### [EXERCISE PROMPT]
In the column about Hope below, which law does the writer say really bothers them?

### [EXTRACT TO READ]
++++++++

April 4, 2018 at 5:30 p.m.

Dave Miller: Hope is an accepting community


I have really wrestled with a topic for this column.

I don't want to be a downer, constantly harping on why things aren't the way that they should be. That's a lousy attitude to have, especially when surrounded by a loving, caring family in a loving, caring community.

But this business about SB 101, the Religious Freedom Restoration Act, really bothers me. Of course there are people who feel that this law is the right thing to do. But I have yet to speak to any of them in person, much less be convinced of the merit of their arguments. This law is silly and harmful and an affront to the kind and loving spirit of this community and Indiana in general.

I love Indiana and the Midwest. I have several T-shirts proclaiming my hometown/state/region pride, and for good reason. Midwesterners are known as hardworking, kind, generous people.

Generally, we are.

++++++++

[Stored data]
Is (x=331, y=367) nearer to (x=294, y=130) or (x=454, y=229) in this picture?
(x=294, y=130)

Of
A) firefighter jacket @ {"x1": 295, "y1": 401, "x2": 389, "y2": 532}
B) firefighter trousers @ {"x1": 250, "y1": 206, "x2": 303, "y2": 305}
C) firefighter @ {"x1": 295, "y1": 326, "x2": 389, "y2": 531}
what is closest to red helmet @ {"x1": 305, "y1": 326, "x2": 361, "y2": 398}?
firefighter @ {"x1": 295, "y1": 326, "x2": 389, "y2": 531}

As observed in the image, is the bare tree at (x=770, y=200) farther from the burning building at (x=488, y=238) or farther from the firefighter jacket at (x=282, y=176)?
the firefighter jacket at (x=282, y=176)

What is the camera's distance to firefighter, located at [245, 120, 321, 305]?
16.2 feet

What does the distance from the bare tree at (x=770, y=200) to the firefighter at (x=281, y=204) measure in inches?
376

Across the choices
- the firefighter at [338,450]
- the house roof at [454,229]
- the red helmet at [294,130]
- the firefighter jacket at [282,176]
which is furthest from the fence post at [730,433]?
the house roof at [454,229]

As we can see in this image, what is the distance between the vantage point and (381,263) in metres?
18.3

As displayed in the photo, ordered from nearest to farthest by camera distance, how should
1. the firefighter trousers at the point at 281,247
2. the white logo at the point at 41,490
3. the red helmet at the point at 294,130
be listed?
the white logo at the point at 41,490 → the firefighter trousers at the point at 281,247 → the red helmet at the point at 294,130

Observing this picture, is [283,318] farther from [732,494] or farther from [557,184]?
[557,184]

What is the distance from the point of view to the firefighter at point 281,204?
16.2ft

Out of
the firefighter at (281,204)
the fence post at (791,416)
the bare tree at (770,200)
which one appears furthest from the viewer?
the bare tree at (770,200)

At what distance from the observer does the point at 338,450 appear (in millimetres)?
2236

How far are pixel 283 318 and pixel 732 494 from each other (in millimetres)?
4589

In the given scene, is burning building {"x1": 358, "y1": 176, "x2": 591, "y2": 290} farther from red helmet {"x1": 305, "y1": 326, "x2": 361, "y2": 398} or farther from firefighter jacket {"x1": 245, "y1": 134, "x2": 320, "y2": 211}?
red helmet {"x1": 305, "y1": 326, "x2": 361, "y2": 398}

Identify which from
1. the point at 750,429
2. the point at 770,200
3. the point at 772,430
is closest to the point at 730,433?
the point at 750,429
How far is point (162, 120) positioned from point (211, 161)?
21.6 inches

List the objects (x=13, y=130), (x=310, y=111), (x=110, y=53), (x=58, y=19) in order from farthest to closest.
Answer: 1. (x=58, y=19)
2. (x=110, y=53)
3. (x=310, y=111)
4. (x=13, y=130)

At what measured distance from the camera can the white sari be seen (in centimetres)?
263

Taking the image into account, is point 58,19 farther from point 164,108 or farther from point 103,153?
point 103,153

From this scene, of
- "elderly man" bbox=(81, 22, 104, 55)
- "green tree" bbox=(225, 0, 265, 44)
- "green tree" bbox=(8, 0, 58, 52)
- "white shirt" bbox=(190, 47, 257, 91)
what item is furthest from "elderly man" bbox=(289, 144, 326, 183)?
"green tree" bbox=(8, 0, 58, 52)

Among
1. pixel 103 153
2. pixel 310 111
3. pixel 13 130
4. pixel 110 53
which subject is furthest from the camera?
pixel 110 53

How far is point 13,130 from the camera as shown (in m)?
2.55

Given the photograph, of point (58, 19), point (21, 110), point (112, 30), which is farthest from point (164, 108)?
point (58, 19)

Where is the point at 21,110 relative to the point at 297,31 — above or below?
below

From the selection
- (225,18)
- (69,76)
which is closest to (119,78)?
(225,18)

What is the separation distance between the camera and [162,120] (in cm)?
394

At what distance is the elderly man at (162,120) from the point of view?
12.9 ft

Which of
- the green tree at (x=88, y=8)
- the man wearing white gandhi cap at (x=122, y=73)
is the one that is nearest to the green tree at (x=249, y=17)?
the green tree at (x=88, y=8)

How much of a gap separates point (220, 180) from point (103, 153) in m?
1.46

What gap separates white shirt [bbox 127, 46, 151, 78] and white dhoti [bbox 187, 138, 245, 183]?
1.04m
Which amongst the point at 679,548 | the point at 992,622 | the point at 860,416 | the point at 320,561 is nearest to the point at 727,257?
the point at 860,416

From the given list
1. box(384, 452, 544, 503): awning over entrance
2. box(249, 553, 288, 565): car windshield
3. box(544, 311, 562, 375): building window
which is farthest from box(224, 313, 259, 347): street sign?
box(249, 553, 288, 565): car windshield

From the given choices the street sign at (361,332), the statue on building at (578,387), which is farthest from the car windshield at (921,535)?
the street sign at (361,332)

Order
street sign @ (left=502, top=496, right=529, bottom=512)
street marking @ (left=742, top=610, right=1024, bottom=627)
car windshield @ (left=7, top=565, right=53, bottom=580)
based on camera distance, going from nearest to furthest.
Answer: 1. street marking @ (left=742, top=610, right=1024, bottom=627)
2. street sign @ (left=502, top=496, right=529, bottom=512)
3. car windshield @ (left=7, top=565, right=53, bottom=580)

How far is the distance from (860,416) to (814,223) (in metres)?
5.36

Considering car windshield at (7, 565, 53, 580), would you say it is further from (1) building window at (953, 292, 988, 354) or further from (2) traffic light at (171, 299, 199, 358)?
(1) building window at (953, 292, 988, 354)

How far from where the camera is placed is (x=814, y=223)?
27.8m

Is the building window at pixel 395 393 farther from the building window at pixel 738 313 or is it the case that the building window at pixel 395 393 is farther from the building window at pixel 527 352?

++++++++

### [EXERCISE SOLUTION]
SB 101, the Religious Freedom Restoration Act.